Task objective: Gather each line from the rows below that contains the string "millimetres". The match is case-sensitive.

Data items
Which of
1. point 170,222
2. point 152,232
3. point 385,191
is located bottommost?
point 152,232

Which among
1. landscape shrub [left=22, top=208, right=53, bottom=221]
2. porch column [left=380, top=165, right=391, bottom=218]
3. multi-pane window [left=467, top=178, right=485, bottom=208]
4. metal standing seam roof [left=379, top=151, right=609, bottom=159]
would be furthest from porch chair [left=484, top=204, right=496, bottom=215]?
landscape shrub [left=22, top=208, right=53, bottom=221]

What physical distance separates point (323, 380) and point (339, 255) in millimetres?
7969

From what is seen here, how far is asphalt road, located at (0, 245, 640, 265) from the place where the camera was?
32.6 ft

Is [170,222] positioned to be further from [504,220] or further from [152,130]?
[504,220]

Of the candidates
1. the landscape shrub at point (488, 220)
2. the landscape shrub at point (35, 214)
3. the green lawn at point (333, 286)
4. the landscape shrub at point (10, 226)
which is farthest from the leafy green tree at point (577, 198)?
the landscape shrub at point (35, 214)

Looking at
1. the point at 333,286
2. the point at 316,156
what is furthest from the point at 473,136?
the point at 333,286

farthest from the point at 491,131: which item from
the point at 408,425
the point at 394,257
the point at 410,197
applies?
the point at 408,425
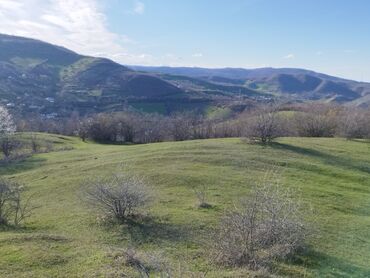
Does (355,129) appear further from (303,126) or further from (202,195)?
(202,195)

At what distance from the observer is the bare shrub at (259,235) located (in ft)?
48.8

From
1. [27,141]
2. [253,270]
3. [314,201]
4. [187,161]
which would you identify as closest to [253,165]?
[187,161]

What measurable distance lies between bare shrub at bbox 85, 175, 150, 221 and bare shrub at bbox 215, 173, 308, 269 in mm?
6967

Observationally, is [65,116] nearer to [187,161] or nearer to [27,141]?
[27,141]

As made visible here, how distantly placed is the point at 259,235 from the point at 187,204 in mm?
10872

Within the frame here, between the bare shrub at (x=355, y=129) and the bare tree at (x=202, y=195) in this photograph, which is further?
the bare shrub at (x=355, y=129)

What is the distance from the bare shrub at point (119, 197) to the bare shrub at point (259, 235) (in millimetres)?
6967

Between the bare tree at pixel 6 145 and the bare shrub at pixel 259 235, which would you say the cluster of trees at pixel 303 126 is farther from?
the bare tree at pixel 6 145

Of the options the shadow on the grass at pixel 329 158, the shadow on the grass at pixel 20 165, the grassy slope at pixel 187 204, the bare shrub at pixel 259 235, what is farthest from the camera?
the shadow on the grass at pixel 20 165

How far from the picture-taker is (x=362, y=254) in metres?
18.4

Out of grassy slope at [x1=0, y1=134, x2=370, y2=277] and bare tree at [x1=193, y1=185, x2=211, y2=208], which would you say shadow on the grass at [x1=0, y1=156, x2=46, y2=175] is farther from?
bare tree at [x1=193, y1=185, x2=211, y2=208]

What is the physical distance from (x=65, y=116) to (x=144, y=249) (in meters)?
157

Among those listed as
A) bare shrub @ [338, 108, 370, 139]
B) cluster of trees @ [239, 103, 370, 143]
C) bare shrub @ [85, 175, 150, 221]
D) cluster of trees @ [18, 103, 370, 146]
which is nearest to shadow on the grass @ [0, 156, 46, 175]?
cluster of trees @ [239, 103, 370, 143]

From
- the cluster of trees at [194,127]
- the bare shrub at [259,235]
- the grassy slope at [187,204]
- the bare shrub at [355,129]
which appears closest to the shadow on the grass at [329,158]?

==

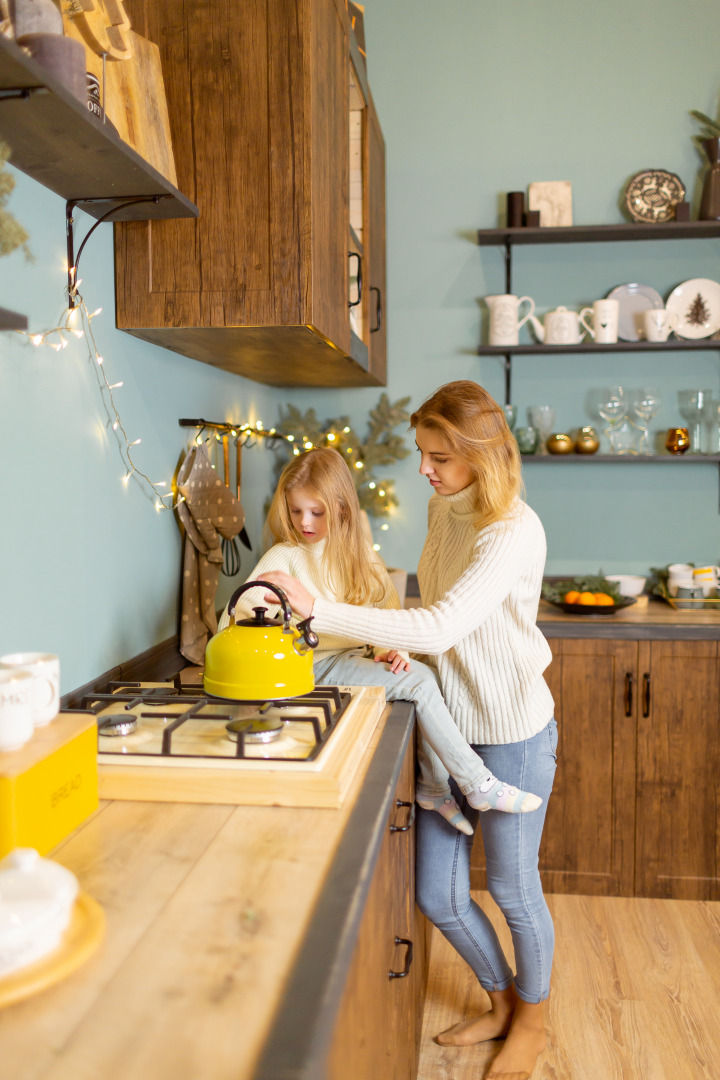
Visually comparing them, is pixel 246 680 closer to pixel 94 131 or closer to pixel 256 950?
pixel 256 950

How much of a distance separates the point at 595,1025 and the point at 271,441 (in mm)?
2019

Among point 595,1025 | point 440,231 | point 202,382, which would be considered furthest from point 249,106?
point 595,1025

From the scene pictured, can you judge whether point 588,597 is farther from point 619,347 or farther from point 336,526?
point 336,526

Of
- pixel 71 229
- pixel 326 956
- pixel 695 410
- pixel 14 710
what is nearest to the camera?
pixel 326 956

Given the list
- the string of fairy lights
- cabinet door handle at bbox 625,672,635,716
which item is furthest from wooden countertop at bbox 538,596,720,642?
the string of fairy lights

Correct answer:
What physical distance separates point (323, 380) and point (339, 255) in millimetres?
What is the distance from the bare shrub at point (119, 197) to the bare shrub at point (259, 235) (in millimetres)?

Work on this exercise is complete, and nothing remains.